**Required tasks:**
1. In the Draco's Code passage, could you extract everything from "It was in 621" down to "elite few (Foster)."?
2. Can you rewrite the paragraph of the Draco's Code passage that begins "Draco’s Code represents the first" in a shorter form, keeping its main facts?
3. Do these statements agree with the Draco's Code passage? Answer yes or no for each, quoting the deciding words. (a) Draco's Code was written on tablets and distributed throughout Athens. (b) Draco was a commoner outside the ruling oligarchy. (c) Perfect Liberty means that the community investigates everyone's personal affairs.

**Page text:**
It was in 621 BC that the first recorded community code of conduct was introduced in Athens by the first recorded Greek legislator. His name was Draco. He was a nobleman, member of the oligarchy that ruled Athens at the time. Draco’s Code, written on tablets and distributed throughout Athens, ordered a system aimed at protecting life and possessions. It replaced the arbitrary interpretation and enforcement of Oral Law by an elite few (Foster).
Draco’s Code represents the first comprehensive common law of a major culture (history-world.org), and made protecting personal property a matter of community concern. Under the Draco Code, punishments for crimes against property were severe enough to spawn the adjective, draconian. Asked why theft of a cabbage should call for the death penalty, Draco is said to have responded, “Because I could think of no more severe punishment” (Foster).
The rule of law adopted in Draco’s Code for a community (or state) response to protect property is a primary cause for establishing community surveillance available through a police force. Similar codes like it have been adopted in various forms throughout the world. But fits and starts in widespread use of its most valued tool, public surveillance, reflect the tug between the democratic ideal of Liberty and that of Justice, as well as to what extent crime prevention strategies are embraced. Perfect Liberty means no one investigates the personal affairs of anyone. Perfect Justice brings offenders to face their accused in court, or better, stops the crime from being committed altogether, and demands the watchfulness of Allan Pinkerton’s All-Seeing-Eye-that-Never-Sleeps logo.

**Dataset extract:**
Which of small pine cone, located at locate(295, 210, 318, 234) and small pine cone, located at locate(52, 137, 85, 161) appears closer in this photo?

**Expected outputs:**
1.
It was in 621 BC that the first recorded community code of conduct was introduced in Athens by the first recorded Greek legislator. His name was Draco. He was a nobleman, member of the oligarchy that ruled Athens at the time. Draco’s Code, written on tablets and distributed throughout Athens, ordered a system aimed at protecting life and possessions. It replaced the arbitrary interpretation and enforcement of Oral Law by an elite few (Foster).

2. Draco's Code was the first comprehensive common law of a major culture, and it made protecting personal property a community concern. Its punishments for property crimes were so severe that they gave rise to the adjective "draconian." When asked why stealing a cabbage deserved death, Draco reportedly answered that he could think of no more severe punishment.

3.
(a) Yes: "Draco’s Code, written on tablets and distributed throughout Athens"
(b) No: "He was a nobleman, member of the oligarchy that ruled Athens at the time."
(c) No: "Perfect Liberty means no one investigates the personal affairs of anyone."